El mensaje incluyó un reconocimiento al papel de la sociedad civil como factor de cohesión nacional, al destacar su capacidad para intervenir en conflictos, formar conciencia y sostener procesos de diálogo. Dentro de este ámbito, subrayó la función de las mujeres como agentes en la reconstrucción del tejido social y exigió su inclusión en la toma de decisiones, al señalar que su participación representa un freno frente al abuso de poder.
El llamado también se dirigió a los jóvenes, a quienes definió como eje del futuro del país, al advertir que la falta de oportunidades alimenta fenómenos como la migración, el narcotráfico, la explotación y la descomposición social.

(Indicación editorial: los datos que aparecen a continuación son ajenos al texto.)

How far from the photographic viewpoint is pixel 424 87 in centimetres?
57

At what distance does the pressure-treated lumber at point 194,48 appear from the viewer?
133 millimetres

En este punto, insistió en la necesidad de invertir en educación y desarrollo como estrategia para contener estas dinámicas.
En el plano internacional, el Papa planteó que la cooperación entre Estados debe basarse en respeto mutuo, dignidad humana y libertad religiosa, como condiciones para construir estabilidad. Al mismo tiempo, propuso fortalecer el diálogo interreligioso como herramienta para prevenir la radicalización y desactivar conflictos.
El mensaje concluyó con una síntesis de fondo: la paz no es una consigna política ni un acuerdo superficial. “La paz no se decreta, se acoge y se vive. Es un don de Dios”, sostuvo, al advertir que cualquier intento de imponerla sin atender las causas estructurales de la violencia está condenado a fracasar.
El discurso en Camerún no solo marca la línea del pontificado de León XIV, sino que se inserta como una intervención en el debate global sobre guerra, gobernanza y derechos humanos, en un momento en que múltiples regiones enfrentan conflictos armados, crisis institucionales y cuestionamientos a la legitimidad del poder.